Mustafa Alican – Malazgirt 1071

Tarihçi; tarihine bağlı kalmalı, objektif olmalı, olayları en doğru biçimde, değiştirmeden aktarmalıdır. Sonuçları belgelere dayandırmalı, tek kaynaktan değil birçok ve özellikle çağdaş kaynaklardan yararlanarak en doğru bilgiye ulaşmalıdır. Tüm bu saydıklarımı bulabileceğimiz bir eser… Doç. Dr. Mustafa Alican Hoca’nın Malazgirt 1071 – Kıyametin İlk Günü adlı kitabının değerlendirmesini sizler için kaleme almaya çalıştım. Bütün akademik eserlerde, kaynak kısmı son derece önemlidir ve müellif bu çerçevede eserini ele alır. Fakat bahsi geçen eseri diğer akademik eserlerden ayıran en önemli yanı, her bölümde okuyucuyu doyuracak şekilde kaynaklardan bahsetmesidir. Ayrıca bu kaynaklar dönem kaynağı olmalarının yanı sıra, savaş taraftarları yani hem Bizans hem de İslam kaynaklarından yararlanılması eseri daha da zenginleştirmiştir. Bu da savaşı her iki pencereden görmemize imkân tanımıştır. Dolayısıyla objektif olması bakımından son derece önemlidir. Okuyucunun kafasındaki soru işaretlerinin kaybolmasına neden olmuştur. Özellikle o dönem üzerine çalışma yapan araştırmacılar açısından bir baş ucu kitabıdır. Araştırmacılar bu eser sayesinde, birinci el kaynaklara kolaylıkla ulaşabileceklerdir.

Kuşkusuz Malazgirt zaferi, Türk tarihinin adeta bir dönüm noktasıdır. Bizler bu topraklarda halen varlığımızı devam ettirebiliyor isek bunda zaferin payı vardır. 1071 Malazgirt Savaşı ile başlayan, Miryokefalon Savaşı ile devam eden ve Büyük Taarruz ile sona eren siyasi başarıların sonucunda Anadolu, Türk yurdu haline geldi. Başlıktan yola çıkarak ilk anladığımız savaş, günün adeta bir kıyamet şeklinde olmasındandır. Aslında burada vurgulanmak istenen, Bizanslılar için kıyametin Malazgirt meydanında başlamasıdır. Selçuklular ve Bizanslıların ilk karşılaşması Pasinler Savaşı’ndadır. Fakat kaynaklara baktığımızda önceden bir savaşın daha yapıldığı ve Bizans galibiyeti ile sonlandığı görülmektedir. Pasinler Savaşı, Malazgirt Savaşı’nın altyapısını oluşturmaktadır. Bu savaş ile birlikte Selçuklu ordusu Bizans ordusunu tanıma fırsatı bulmuştur. Malazgirt Savaşı ile Anadolu’yu kesin olarak kaybeden Bizans, bu toprakları tekrar ele geçirememekle beraber, İstanbul’u kaybedecekleri de kesin olarak belli idi. Eserde savaşın öncesi, sırası ve sonrası her bir kaynak karşılaştırılarak ele alınmıştır. Kitabın içeriğinden bahsetmeye devam edeceğim fakat onun öncesinde müelliften biraz bahsetmek istiyorum.

*****

### Görev
Malazgirt 1071 kitabının değerlendirmesinde adı "Savaşı" sözcüğüyle birlikte anılan savaşları, her birini bir kez yazarak sıralayınız. Metinden sonra gelen malzemeye ihtiyaç yoktur.

### Toplanan malzeme
*****

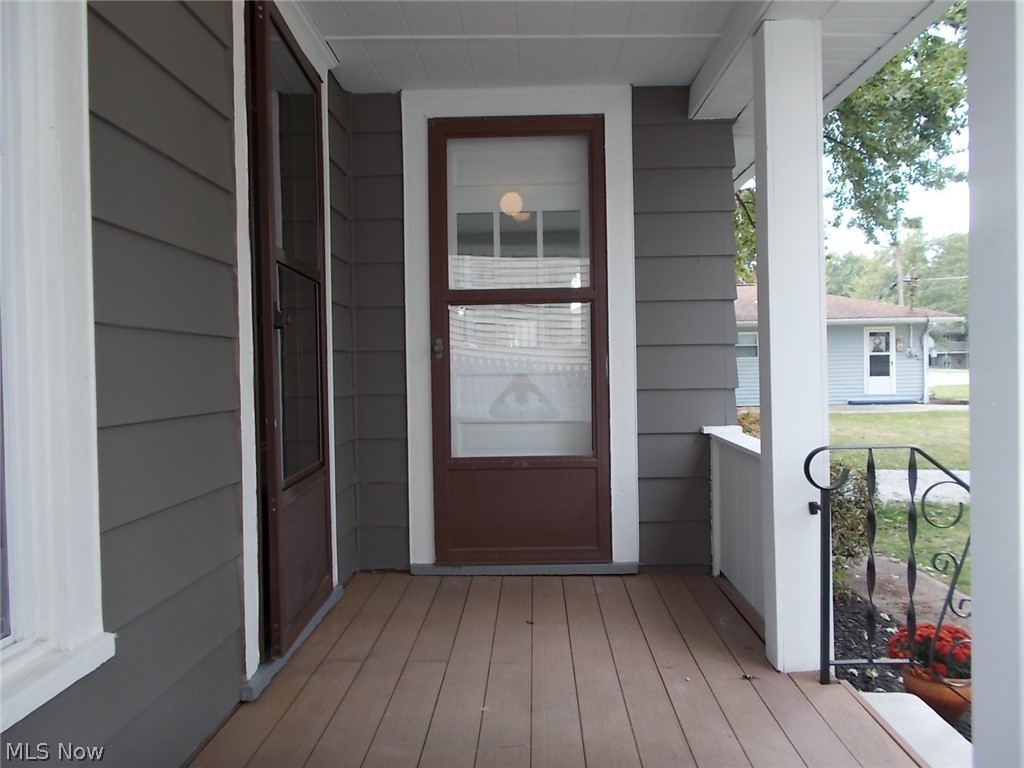 495 Massillon Road Akron, OH 44306 - Photo 21 of 28 Front porch with great views of large yard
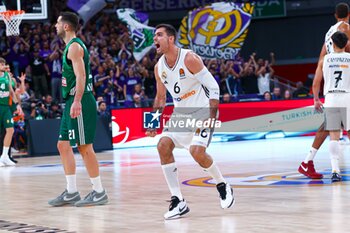 2024-10-17 - 17th October 2024; Wizink Center; Madrid, Spain; Turkish Airlines Euroleague Basketball; Spain, Real Madrid vs Panathinaikos; Alberto Abalde (Real Madrid)Euroleague Basket Real Madrid v Panathinaikos 900/Cordon Press - REAL MADRID VS PANATHINAIKOS - EUROLEAGUE - BASKETBALL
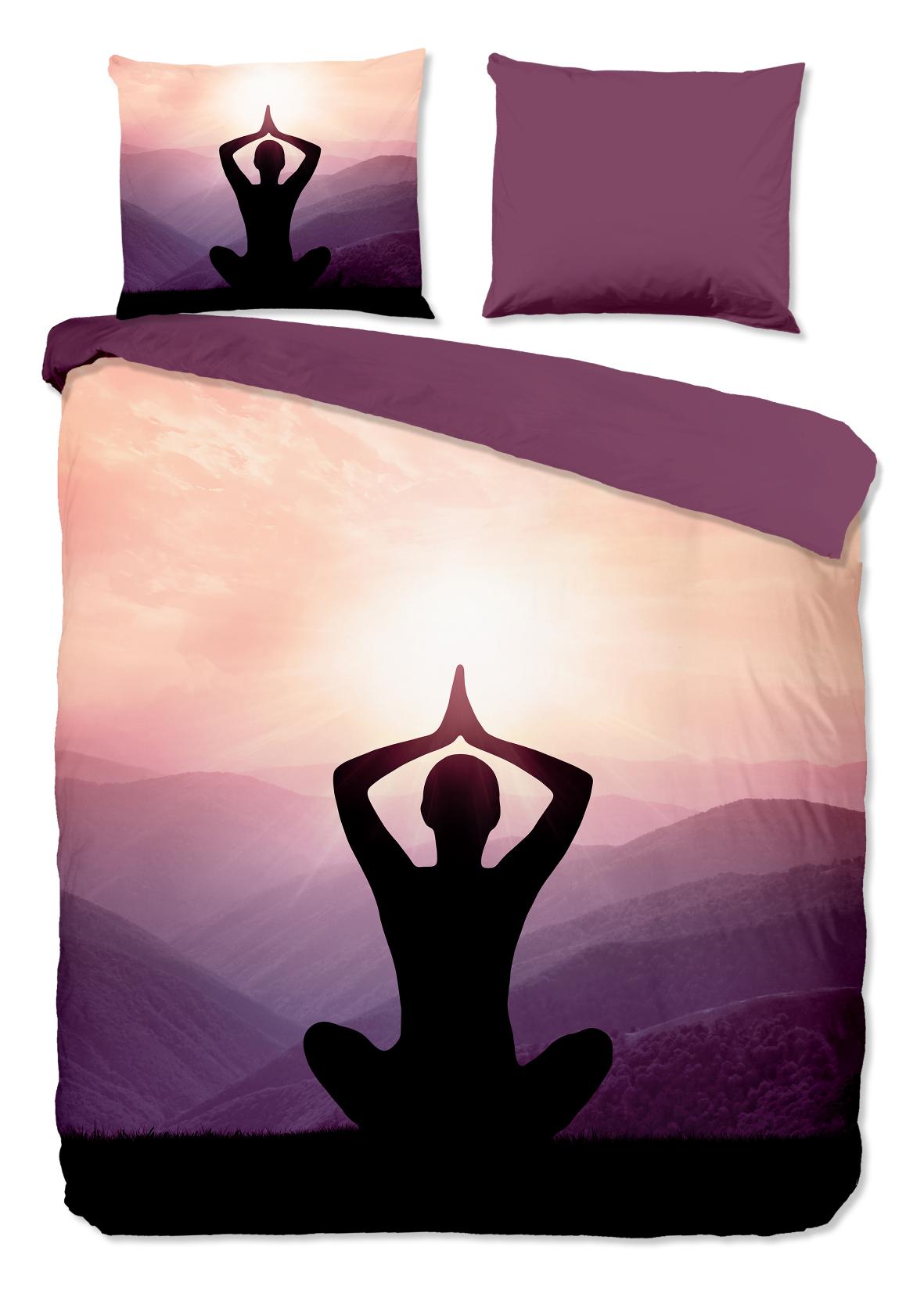 Pure - Dekbedovertrek - Yoga - Purple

*****

### Görevin yanıtı
Malazgirt Savaşı, Miryokefalon Savaşı, Pasinler Savaşı